The Historic and Geographic Institute of Alagoas - IHGAL (Portuguese: Instituto Histórico e Geográfico de Alagoas) is a civil organization dedicated to the study and research in several fields of history, geography, and social sciences. It is located in downtown Maceió, in a building listed as a state heritage site. It was founded on December 2, 1869, and is the third oldest institution of its kind in Brazil.

The Institute houses the most representative iconographic and documental collection on the history of Alagoas, besides archeological and ethnographic sets, works of art, hemerotheca, library, and archive. It keeps the Museum of the Historic and Geographic Institute of Alagoas, where part of the collection is permanently exhibited, and promotes colloquiums, courses and seminars, and holds regular musical presentations.

== History ==
The Historic and Geographic Institute of Alagoas was founded on December 2, 1869, being the third to be created in Brazil, preceded by the Brazilian Historic and Geographic Institute, in Rio de Janeiro, and the Archeological, Historic and Geographic Institute of Pernambuco, in Recife. Among the founding members were Silvério Fernandes de Araújo Jorge, Delfino Augusto Cavalcanti de Albuquerque, Joaquim José de Araújo, Roberto Calheiros de Melo, as well as other politicians, journalists, religious men and writers, led by the president of the province of Alagoas, José Bento da Cunha Figueiredo Júnior.

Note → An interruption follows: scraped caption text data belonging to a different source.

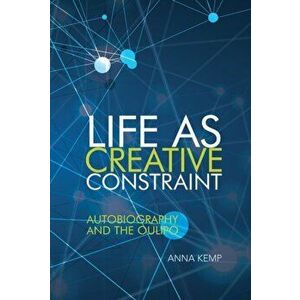 Life as Creative Constraint. Autobiography and the Oulipo, Hardback - Anna Kemp imagine
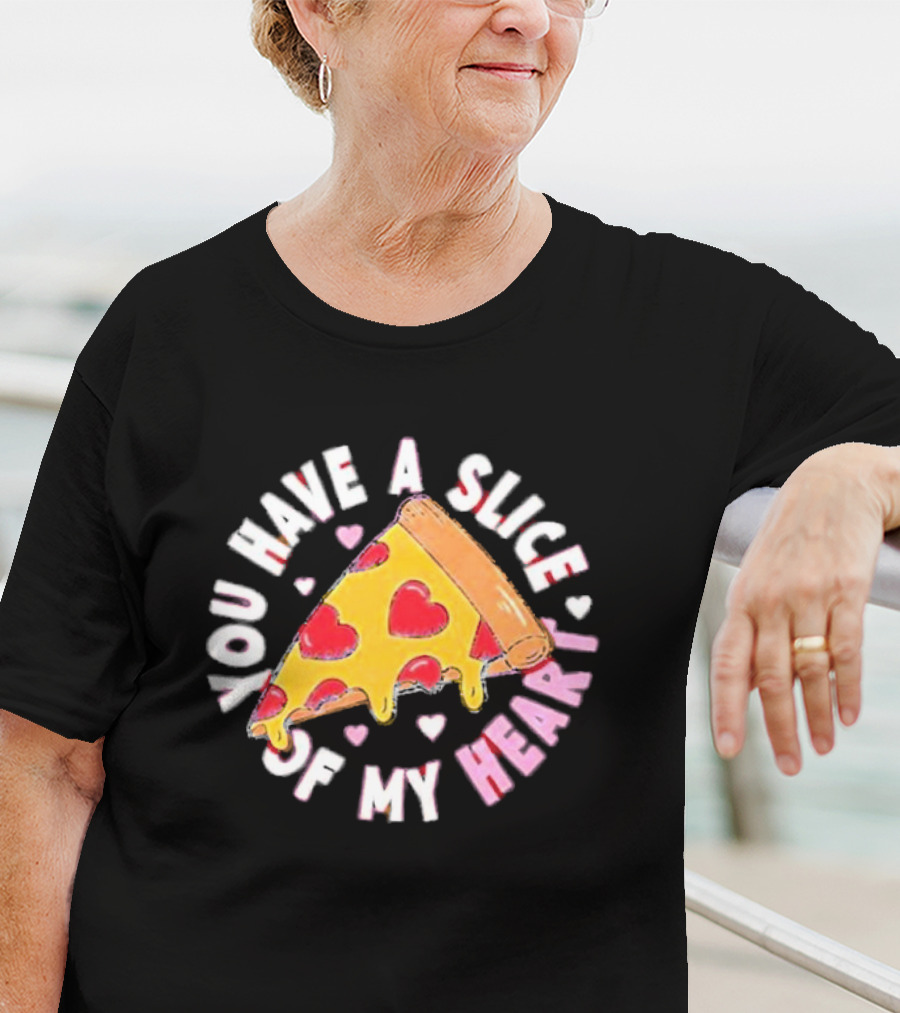 You Have A Slice Of My Heart Pizza Slice With Heart-Shaped Toppings T-Shirt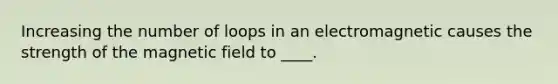 Increasing the number of loops in an electromagnetic causes the strength of the magnetic field to ____.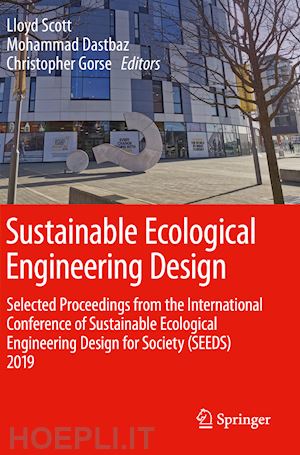 scott lloyd (curatore); dastbaz mohammad (curatore); gorse christopher (curatore) - sustainable ecological engineering design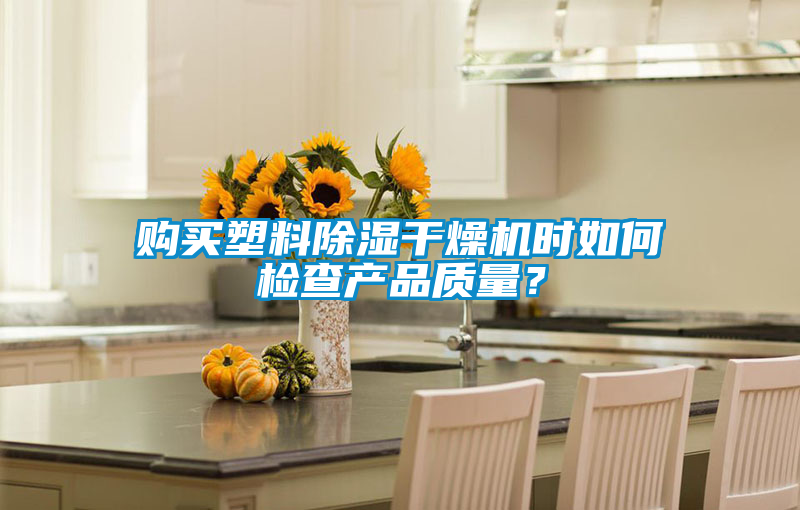 購買塑料除濕干燥機時如何檢查產品質量？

At first, the IHGAL was installed in the Liceu Alagoano, the first official establishment of secondary education in Alagoas, founded in 1849. The Institute fostered historical, anthropological and geographical research, filling in part the gap left by the absence of higher education institutions in the province, which would only be created in the mid-20th century. In the following decades, it managed to gather an expressive historical, ethnographic and archeological collection through donations and acquisitions.

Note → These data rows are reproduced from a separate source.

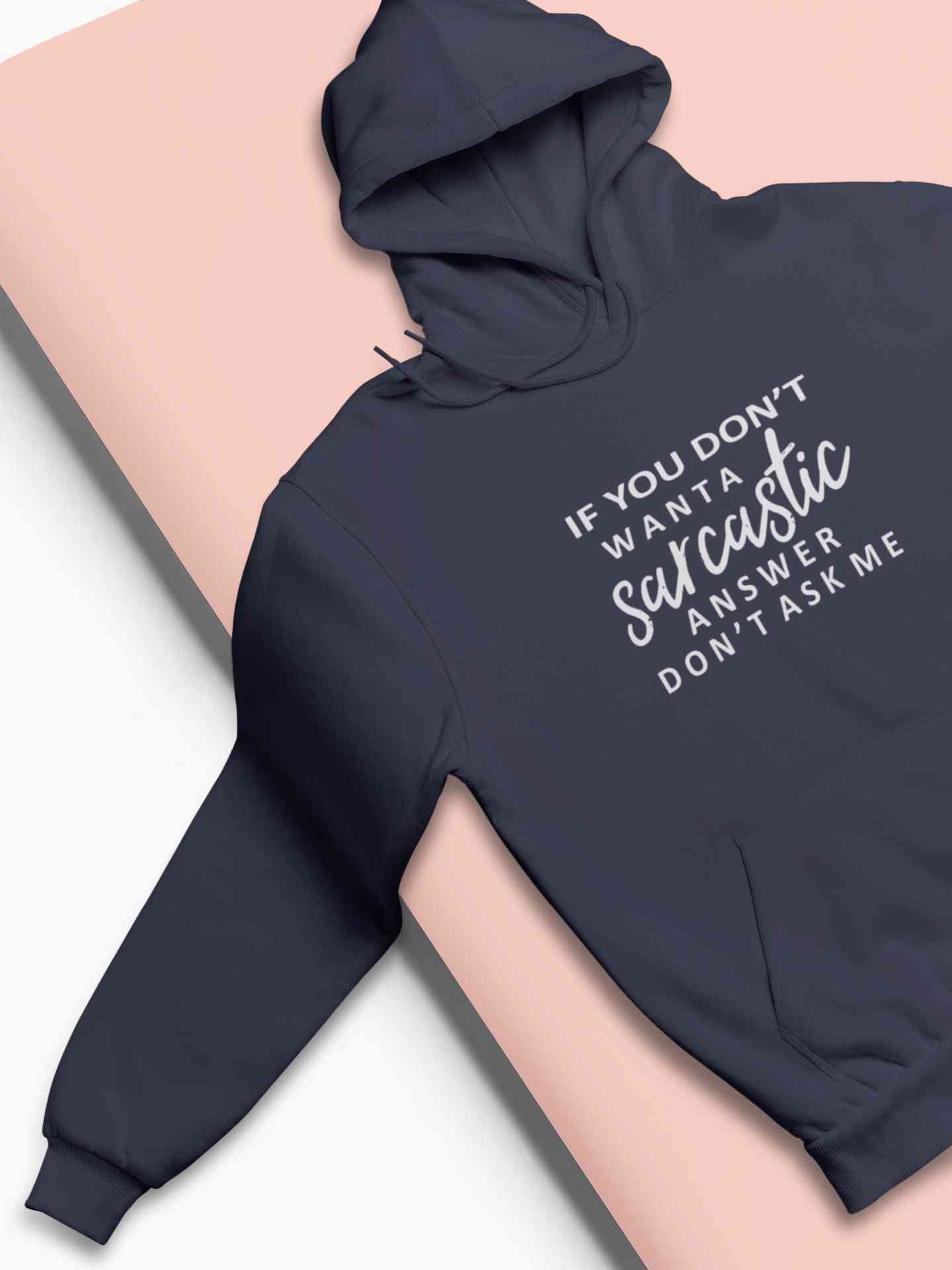 If You Do Not Sarcastic Answer Typography Hoodies for Women-FunkyTeesClub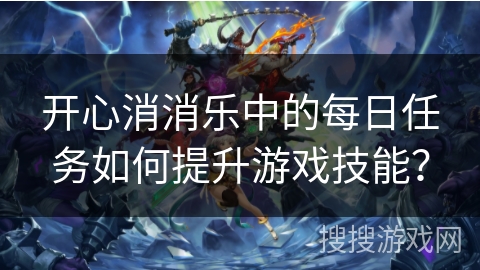 开心消消乐中的每日任务如何提升游戏技能? 开心消消乐中的每日任务如何提升游戏技能?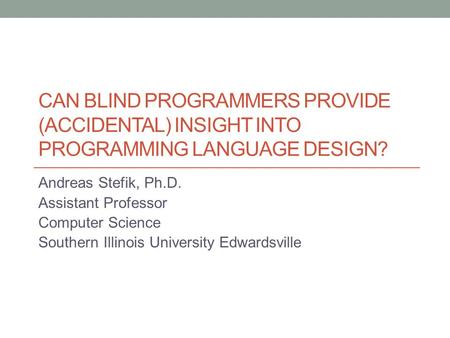 CAN BLIND PROGRAMMERS PROVIDE (ACCIDENTAL) INSIGHT INTO PROGRAMMING LANGUAGE DESIGN? Andreas Stefik, Ph.D. Assistant Professor Computer Science Southern.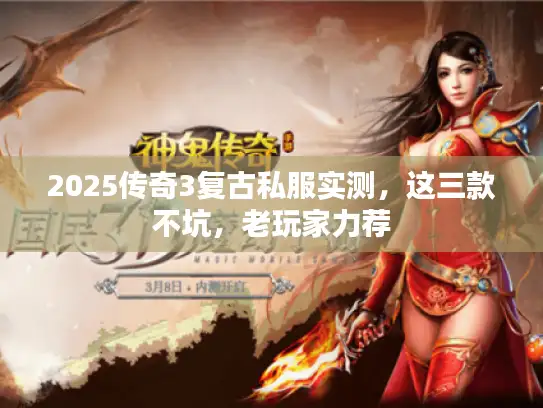 2025传奇3复古私服实测，这三款不坑，老玩家力荐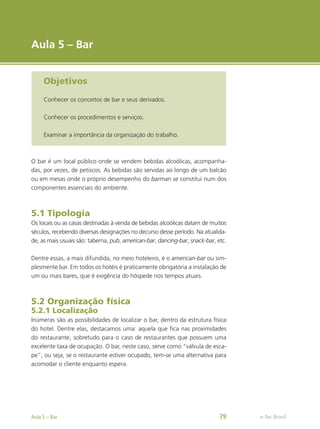 e-Tec Brasil
Aula 5 – Bar
Objetivos
Conhecer os conceitos de bar e seus derivados.
Conhecer os procedimentos e serviços.
Examinar a importância da organização do trabalho.
O bar é um local público onde se vendem bebidas alcoólicas, acompanha-
das, por vezes, de petiscos. As bebidas são servidas ao longo de um balcão
ou em mesas onde o próprio desempenho do barman se constitui num dos
componentes essenciais do ambiente.
5.1 Tipologia
Os locais ou as casas destinadas à venda de bebidas alcoólicas datam de muitos
séculos, recebendo diversas designações no decurso desse período. Na atualida-
de, as mais usuais são: taberna, pub, american-bar, dancing-bar, snack-bar, etc.
Dentre essas, a mais difundida, no meio hoteleiro, é o american-bar ou sim-
plesmente bar. Em todos os hotéis é praticamente obrigatória a instalação de
um ou mais bares, que é exigência do hóspede nos tempos atuais.
5.2 Organização física
5.2.1 Localização
Inúmeras são as possibilidades de localizar o bar, dentro da estrutura física
do hotel. Dentre elas, destacamos uma: aquela que fica nas proximidades
do restaurante, sobretudo para o caso de restaurantes que possuem uma
excelente taxa de ocupação. O bar, neste caso, serve como “válvula de esca-
pe”, ou seja, se o restaurante estiver ocupado, tem-se uma alternativa para
acomodar o cliente enquanto espera.
e-Tec Brasil
Aula 5 – Bar 79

Currently, the institute is located in a large house from the late 19th century, which belonged to Américo Passos Guimarães. The property was expropriated by the state government in 1909 and given to IGHAL some time later. It has been listed by the historical heritage of Alagoas since 1998.

== Collection ==
The Historic and Geographic Institute of Alagoas keeps the most important collection related to the state's history. It preserves pieces from the old sugar mills, documents and objects related to slavery, the abolitionist movement, and the Quilombo dos Palmares, belongings of Lampião and Maria Bonita, which are part of the Cangaço Cycle collection, furniture and Masonic relics from the First Reign, and other items for private use that belonged to prominent personalities born in the state, such as Deodoro da Fonseca, Brazil's first president. It also has a valuable collection of materials used in the Paraguayan War, as well as weapons from the Bandeirantes period, and Dutch, French and Portuguese cannons.

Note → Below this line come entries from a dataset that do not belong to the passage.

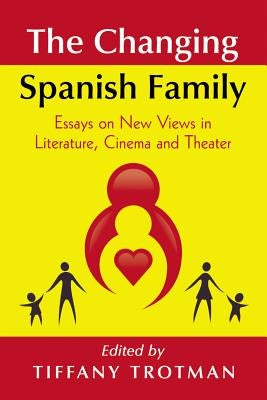 The Changing Spanish Family: Essays on New Views in Literature, Cinema and Theater by Trotman, Tiffany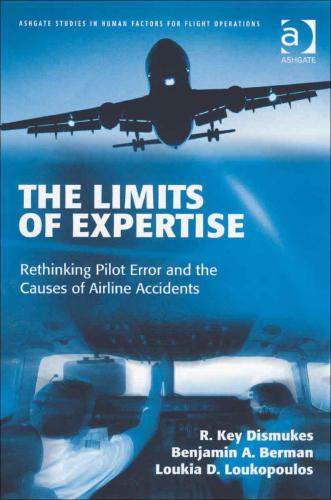 The limits of expertise: rethinking pilot error and the causes of airline accidents
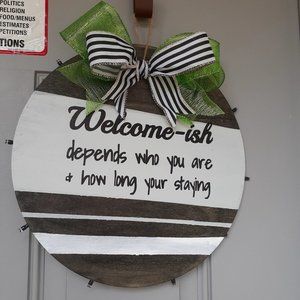 Welcomeish door sign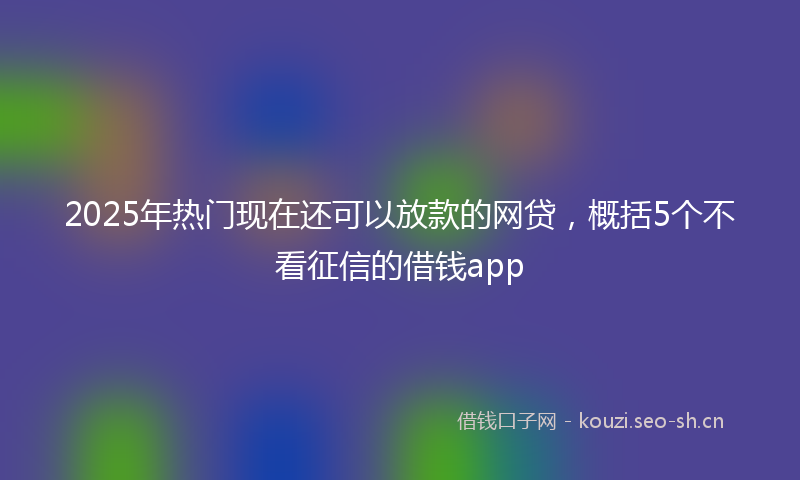2025年热门现在还可以放款的网贷，概括5个不看征信的借钱app
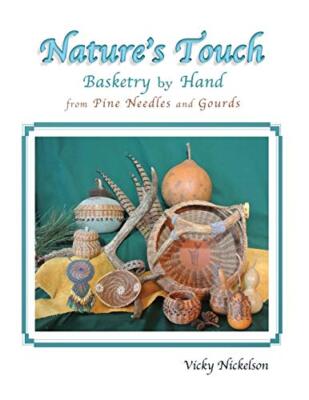 Nature's Touch: Basketry by Hand from Pine Needles and Gourds Vicky Nickelson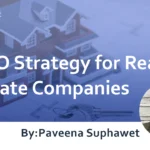 SEO Strategy for Real Estate Companies : Explaining the Basics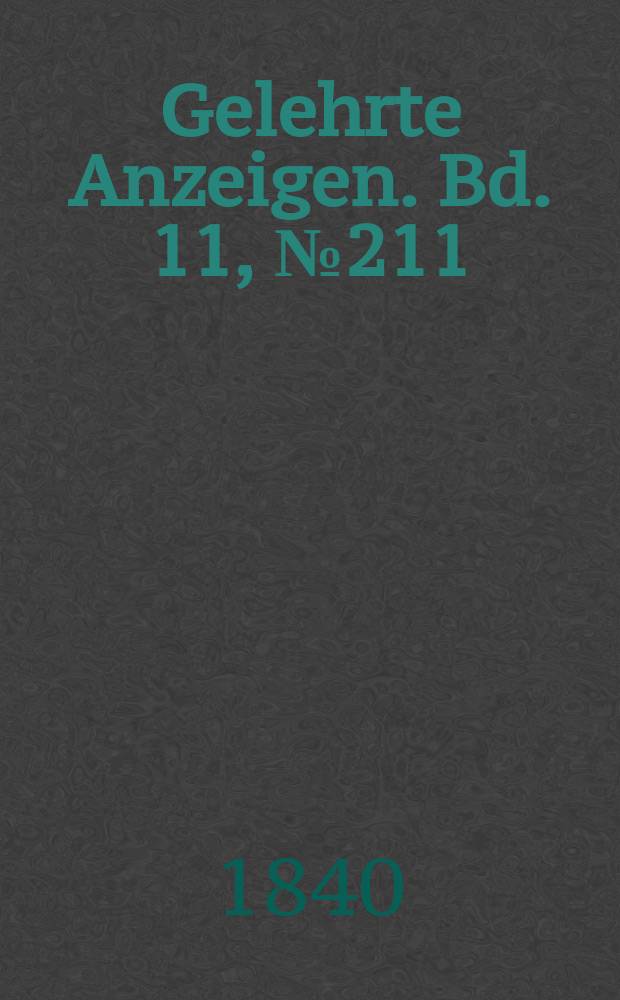 Gelehrte Anzeigen. Bd. 11, № 211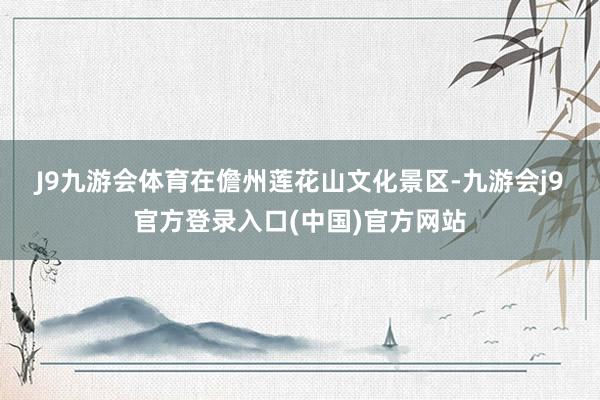 J9九游会体育　　在儋州莲花山文化景区-九游会j9官方登录入口(中国)官方网站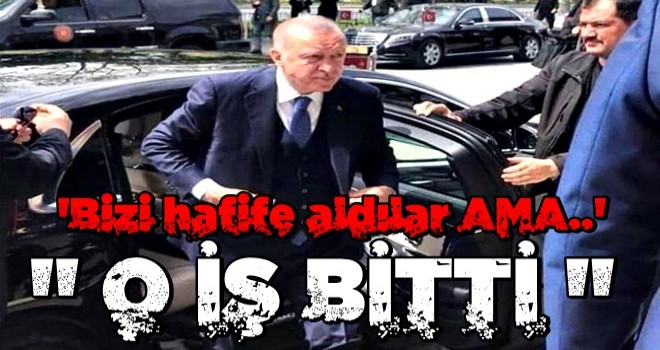 "Bunlar bizi hafife aldı" diyen Cumhurbaşkanı Erdoğan net konuştu: O iş bitti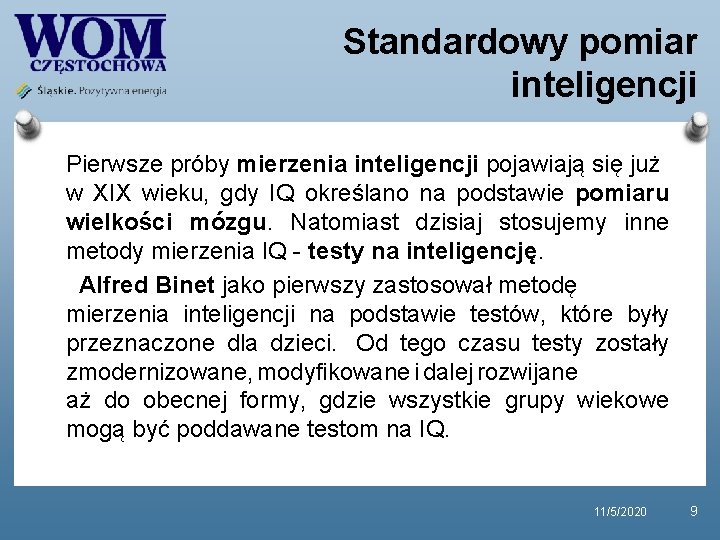 Standardowy pomiar inteligencji Pierwsze próby mierzenia inteligencji pojawiają się już w XIX wieku, gdy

In the archaeological segment, a rare collection of Marajoaras ceramics stands out, with 191 pieces donated by Jonas Montenegro, in addition to the Mário Marroquim Collection, composed of lithic materials collected in cities such as Porto Calvo and Rio Largo, probably produced by the Aratu culture. The ethnographic segment has approximately 500 artifacts from indigenous groups in the region. There is also a section dedicated to Afro-Brazilian religions and the Perseverance Collection, composed of documents referring to the Quebra de Xangô, a massacre promoted by a private militia in the Afro-Brazilian Temples in Maceió, which took place in 1912.

The institute also has a library specialized in history, with around 16 thousand volumes, six thousand of which are considered rare. Its newspaper library has thousands of issues of 79 newspaper titles published in Alagoas and in Brazil, while the map library has 228 copies and a large photo library. The pinacotheca has historical works, as well as landscapes and portraits by artists from Alagoas, Brazil and abroad.